The Jewel Box (29 page)

Read The Jewel Box Online

Authors: Anna Davis

“Yes it’s him all right. And that’s not all. I know the girl, too.”

It was Margaret the typist, her face all over an ecstatic kind of happiness until she belatedly spotted Grace and adjusted her expression. Her hair was newly bobbed, her glasses abandoned. Poor cow was wandering blindly about the place so as not to be seen in those thick-lensed specs of hers. The transformation was remarkable, though. The bob had the look of Marcus Rino about it. The dress showed a figure far better than Grace would have suspected. Margaret didn’t look like Margaret, and in a good way. But how did she come to be here?

“Gwace!” Sheridan, appearing suddenly at her side, was all painted up in thick Egyptian makeup, prompting many a stare. “I’m not sure whether to thank you or curse you for that
column of yours the other week. You have such a sweet-and-sour tongue that I simply can’t tell if you’re fwiend or foe.”

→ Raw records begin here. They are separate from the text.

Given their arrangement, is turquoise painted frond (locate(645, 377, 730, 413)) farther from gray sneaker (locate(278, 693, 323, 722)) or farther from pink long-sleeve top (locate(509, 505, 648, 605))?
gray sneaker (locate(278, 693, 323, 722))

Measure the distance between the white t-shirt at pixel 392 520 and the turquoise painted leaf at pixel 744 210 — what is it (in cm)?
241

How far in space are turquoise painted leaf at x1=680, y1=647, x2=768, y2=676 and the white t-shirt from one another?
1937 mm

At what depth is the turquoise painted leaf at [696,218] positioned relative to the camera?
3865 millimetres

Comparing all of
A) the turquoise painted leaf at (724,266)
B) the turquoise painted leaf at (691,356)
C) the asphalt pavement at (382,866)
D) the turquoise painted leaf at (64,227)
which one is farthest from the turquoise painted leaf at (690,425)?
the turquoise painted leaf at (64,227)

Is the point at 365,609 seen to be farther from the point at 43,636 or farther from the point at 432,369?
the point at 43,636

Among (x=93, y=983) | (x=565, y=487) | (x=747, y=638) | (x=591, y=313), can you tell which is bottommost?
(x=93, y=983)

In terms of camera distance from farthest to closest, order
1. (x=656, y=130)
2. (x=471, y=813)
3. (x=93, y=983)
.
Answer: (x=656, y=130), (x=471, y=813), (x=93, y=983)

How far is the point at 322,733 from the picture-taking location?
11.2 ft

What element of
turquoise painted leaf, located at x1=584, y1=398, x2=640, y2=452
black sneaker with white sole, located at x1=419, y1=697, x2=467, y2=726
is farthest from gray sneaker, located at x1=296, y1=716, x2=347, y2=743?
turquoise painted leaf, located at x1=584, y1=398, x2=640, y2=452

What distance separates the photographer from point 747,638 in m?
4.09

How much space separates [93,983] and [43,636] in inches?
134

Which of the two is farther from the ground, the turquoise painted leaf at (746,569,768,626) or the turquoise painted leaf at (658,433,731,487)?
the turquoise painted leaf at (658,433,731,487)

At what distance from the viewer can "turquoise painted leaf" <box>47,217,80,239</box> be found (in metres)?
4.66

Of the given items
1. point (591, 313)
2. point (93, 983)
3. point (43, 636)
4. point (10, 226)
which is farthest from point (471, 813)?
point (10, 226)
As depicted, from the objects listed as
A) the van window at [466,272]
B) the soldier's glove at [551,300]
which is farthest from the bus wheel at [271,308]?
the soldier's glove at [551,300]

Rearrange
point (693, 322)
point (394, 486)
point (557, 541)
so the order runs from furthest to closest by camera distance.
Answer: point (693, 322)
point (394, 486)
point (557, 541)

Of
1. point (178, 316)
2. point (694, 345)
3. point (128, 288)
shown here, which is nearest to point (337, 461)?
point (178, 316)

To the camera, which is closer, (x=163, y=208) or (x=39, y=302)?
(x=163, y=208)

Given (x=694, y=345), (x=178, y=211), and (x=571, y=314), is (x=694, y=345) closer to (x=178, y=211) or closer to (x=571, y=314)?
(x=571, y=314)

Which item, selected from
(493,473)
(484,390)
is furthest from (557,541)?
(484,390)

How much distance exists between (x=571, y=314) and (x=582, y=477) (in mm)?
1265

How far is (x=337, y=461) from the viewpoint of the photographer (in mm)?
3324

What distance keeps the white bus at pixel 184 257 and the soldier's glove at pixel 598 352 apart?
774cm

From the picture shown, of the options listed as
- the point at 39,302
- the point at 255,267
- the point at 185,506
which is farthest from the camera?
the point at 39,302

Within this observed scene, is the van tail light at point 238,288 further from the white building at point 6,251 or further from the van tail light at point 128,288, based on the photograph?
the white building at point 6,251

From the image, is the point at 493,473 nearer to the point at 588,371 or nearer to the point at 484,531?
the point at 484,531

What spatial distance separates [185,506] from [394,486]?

“Barbed, that’s what her tongue is,” said Dodo, helpfully. “Barbed like the wire.”

Grace was still glancing across at O’Connell and Margaret, and experiencing the oddest sensation—a kind of slow fall. Was she falling or was the roof garden around her rising? It was impossible to tell.


Did
you like the club?” There was a touch of anxiety in Sheridan’s voice. “I have to know what you weally think, darling, just between ourselves.”

It took an effort to focus her attention on him, what with those two standing just over there…

“It’s as I said. Yours is the most remarkable club in London.”

“Gwace, you’re incowwigible.” He looked, as he spoke, like the little boy he once was. She could see him in their garden, squealing in alarm while she and Nancy tortured worms in front of him. And the memory brought with it other memories…a veritable cascade of them.

“What were you up to, calling in on my mother the other day? It wasn’t just about the photographs, was it? If I was paranoid, I’d say you waited for a time when Nancy and I were away so you could get her on her own…”

“Not at all. Don’t be daft.” He appeared to be waiting for Dodo to wander off before continuing. “I wanted to talk to Cathewine about my mother. That’s all. I miss her
so
much and yet I feel I’ve never understood her. There weren’t many people who were close to Amelia—she didn’t let people in.” While he spoke, he kept fiddling with his signet ring.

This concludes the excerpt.